书面请求:
统计下列条目中含有单词“higher”的行有多少行，只回答一个数字。

存储数据:
---*---
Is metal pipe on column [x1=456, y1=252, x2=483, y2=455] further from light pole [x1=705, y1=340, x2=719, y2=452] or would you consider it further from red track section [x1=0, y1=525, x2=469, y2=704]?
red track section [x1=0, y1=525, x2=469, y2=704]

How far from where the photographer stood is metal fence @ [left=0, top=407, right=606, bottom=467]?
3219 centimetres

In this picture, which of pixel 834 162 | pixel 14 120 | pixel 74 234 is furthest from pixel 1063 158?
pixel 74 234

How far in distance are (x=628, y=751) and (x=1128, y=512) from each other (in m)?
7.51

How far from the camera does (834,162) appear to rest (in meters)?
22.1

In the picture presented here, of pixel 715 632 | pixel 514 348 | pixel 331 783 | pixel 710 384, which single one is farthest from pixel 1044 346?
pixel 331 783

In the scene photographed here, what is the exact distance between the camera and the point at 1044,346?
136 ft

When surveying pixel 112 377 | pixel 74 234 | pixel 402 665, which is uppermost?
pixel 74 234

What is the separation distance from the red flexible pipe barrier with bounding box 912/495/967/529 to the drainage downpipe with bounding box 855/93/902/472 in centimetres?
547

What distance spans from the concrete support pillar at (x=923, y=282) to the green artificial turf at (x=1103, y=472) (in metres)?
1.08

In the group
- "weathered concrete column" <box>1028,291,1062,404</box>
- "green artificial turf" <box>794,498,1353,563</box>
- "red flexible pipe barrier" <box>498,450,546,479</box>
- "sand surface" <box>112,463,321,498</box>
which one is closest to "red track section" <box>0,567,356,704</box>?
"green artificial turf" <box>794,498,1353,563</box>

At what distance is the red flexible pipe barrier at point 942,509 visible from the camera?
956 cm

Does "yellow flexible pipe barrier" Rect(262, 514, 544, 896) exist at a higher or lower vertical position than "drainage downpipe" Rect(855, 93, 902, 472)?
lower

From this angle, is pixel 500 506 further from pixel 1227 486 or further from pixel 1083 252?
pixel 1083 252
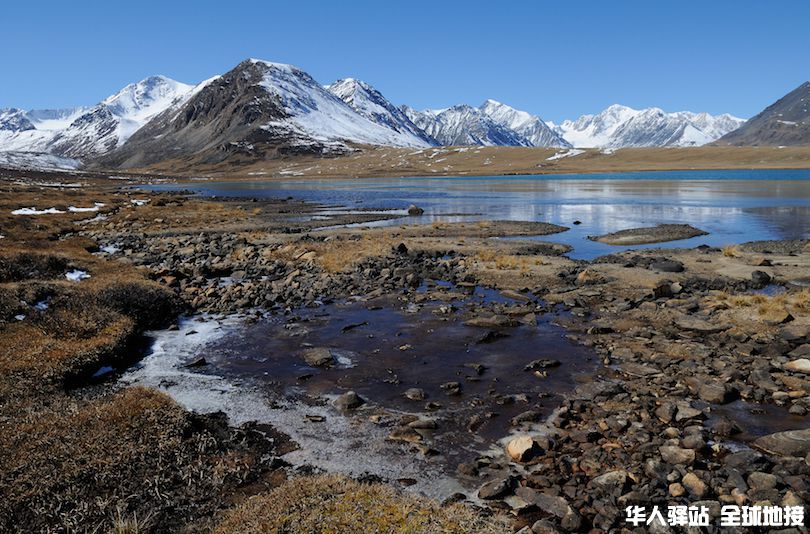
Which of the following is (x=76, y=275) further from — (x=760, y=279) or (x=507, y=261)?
(x=760, y=279)

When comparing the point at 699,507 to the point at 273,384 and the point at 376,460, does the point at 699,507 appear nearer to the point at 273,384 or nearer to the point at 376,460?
the point at 376,460

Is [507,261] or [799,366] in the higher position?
[507,261]

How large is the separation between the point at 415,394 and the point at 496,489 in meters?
5.48

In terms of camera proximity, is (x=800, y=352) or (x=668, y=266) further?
(x=668, y=266)

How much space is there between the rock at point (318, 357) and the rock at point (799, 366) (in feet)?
49.7

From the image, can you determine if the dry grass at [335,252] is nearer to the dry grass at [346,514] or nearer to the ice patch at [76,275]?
the ice patch at [76,275]

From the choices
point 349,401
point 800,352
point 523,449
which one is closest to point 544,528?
point 523,449

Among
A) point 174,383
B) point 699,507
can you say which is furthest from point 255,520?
point 174,383

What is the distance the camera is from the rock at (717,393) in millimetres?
14414

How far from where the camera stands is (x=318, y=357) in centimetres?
1898

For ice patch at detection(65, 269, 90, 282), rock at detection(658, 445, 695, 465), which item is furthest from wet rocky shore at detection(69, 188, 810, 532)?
ice patch at detection(65, 269, 90, 282)

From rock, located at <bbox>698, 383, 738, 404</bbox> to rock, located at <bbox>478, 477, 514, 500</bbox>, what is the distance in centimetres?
741

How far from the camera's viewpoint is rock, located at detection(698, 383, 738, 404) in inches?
567

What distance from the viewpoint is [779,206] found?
72.3 meters
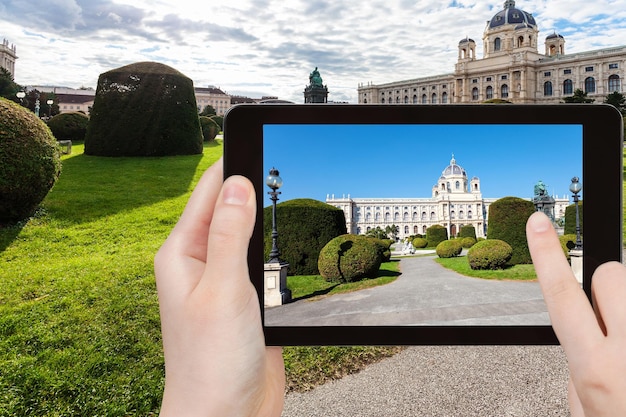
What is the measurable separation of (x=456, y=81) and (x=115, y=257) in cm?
5328

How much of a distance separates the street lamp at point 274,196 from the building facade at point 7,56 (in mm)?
53492

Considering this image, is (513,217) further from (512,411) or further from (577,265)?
(512,411)

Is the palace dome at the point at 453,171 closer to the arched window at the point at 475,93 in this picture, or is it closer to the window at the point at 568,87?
the window at the point at 568,87

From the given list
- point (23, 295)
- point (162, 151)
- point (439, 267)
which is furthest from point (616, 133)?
point (162, 151)

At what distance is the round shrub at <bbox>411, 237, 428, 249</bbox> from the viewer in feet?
6.66

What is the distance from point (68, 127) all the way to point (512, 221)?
58.2 feet

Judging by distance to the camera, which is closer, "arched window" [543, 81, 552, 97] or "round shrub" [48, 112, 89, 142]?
"round shrub" [48, 112, 89, 142]

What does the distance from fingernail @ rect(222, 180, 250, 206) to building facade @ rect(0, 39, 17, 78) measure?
2115 inches

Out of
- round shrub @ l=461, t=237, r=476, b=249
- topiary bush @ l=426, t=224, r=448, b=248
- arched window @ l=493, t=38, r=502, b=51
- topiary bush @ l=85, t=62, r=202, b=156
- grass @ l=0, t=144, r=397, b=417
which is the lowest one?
grass @ l=0, t=144, r=397, b=417

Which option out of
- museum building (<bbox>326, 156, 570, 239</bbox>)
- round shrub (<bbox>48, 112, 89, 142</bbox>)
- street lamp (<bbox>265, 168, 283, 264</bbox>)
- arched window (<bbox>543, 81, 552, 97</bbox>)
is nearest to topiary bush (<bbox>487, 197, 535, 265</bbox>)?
museum building (<bbox>326, 156, 570, 239</bbox>)

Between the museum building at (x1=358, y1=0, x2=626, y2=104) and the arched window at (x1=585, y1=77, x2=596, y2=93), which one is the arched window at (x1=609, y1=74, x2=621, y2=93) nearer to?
the museum building at (x1=358, y1=0, x2=626, y2=104)

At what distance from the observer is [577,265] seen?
4.05ft

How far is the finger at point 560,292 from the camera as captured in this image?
0.91 metres

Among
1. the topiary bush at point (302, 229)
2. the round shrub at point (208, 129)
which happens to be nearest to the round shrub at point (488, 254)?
---*---
本题解答:
2